Hi
Am 2025-02-24 12:08, schrieb Nicolas Grekas:
The situation I'm telling about is when one will accept an argument
described as
function (\Uri\WhatWg\Url $url)
If the Url class is final, this signature means only one possible
implementation can ever be passed: the native one. Composition cannot
be
achieve because there's no type to compose.
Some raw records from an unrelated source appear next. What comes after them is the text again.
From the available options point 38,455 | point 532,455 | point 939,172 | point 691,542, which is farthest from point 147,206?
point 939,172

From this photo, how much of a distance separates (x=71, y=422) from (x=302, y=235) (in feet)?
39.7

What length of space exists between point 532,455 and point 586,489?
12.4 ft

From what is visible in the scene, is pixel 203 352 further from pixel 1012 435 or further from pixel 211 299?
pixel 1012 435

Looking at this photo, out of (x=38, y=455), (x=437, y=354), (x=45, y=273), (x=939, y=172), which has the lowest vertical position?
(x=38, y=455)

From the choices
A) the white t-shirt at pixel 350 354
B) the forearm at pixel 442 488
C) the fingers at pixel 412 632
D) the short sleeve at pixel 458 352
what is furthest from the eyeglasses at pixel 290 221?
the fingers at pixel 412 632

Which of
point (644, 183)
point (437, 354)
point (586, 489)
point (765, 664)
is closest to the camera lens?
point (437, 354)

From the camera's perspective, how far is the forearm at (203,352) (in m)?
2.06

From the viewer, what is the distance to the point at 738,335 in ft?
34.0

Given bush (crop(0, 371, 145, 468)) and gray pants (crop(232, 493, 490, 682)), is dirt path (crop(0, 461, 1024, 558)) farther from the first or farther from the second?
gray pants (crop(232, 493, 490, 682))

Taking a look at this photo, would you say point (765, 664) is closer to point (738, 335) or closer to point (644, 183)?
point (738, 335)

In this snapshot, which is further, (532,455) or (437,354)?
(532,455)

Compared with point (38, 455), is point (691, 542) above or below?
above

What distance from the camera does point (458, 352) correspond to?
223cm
Yes, that's the point: The behavior and the type are intimately tied
together. The Uri/Url classes are representing values, not services. You
wouldn't extend an int either. For DateTimeImmutable inheritance being
legal causes a ton of needless bugs (especially around serialization
behavior).
Fine-tuning the behavior provided by the RFC is what we might be most
interested in, but we should not forget that we also ship a type. By
making
For a given specification (RFC 3986 / WHATWG) there is exactly one
correct interpretation of a given URL. “Fine-tuning” means that you are
no longer following the specification.
the type non-final, we keep things open enough for userland to build on
it.
This works:
final class HttpUrl {
private readonly \Uri\Rfc3986\Uri $uri;
public function __construct(string $uri) {
$this->uri = new \Uri\Rfc3986\Uri($uri);
if ($this->uri->getScheme() !== 'http') {
throw new ValueError('Scheme must be http');
}
}
public function toRfc3986(): \Uri\Rfc3986\Uri {
return $this->uri;
}
}
Userland can easily build their convenience wrappers around the classes,
they just need to export them to the native classes which will then
guarantee that the result is fully validated and actually a valid
URI/URL. Keep in mind that the ext/uri extension will always be
available, thus users can rely on the native implementation.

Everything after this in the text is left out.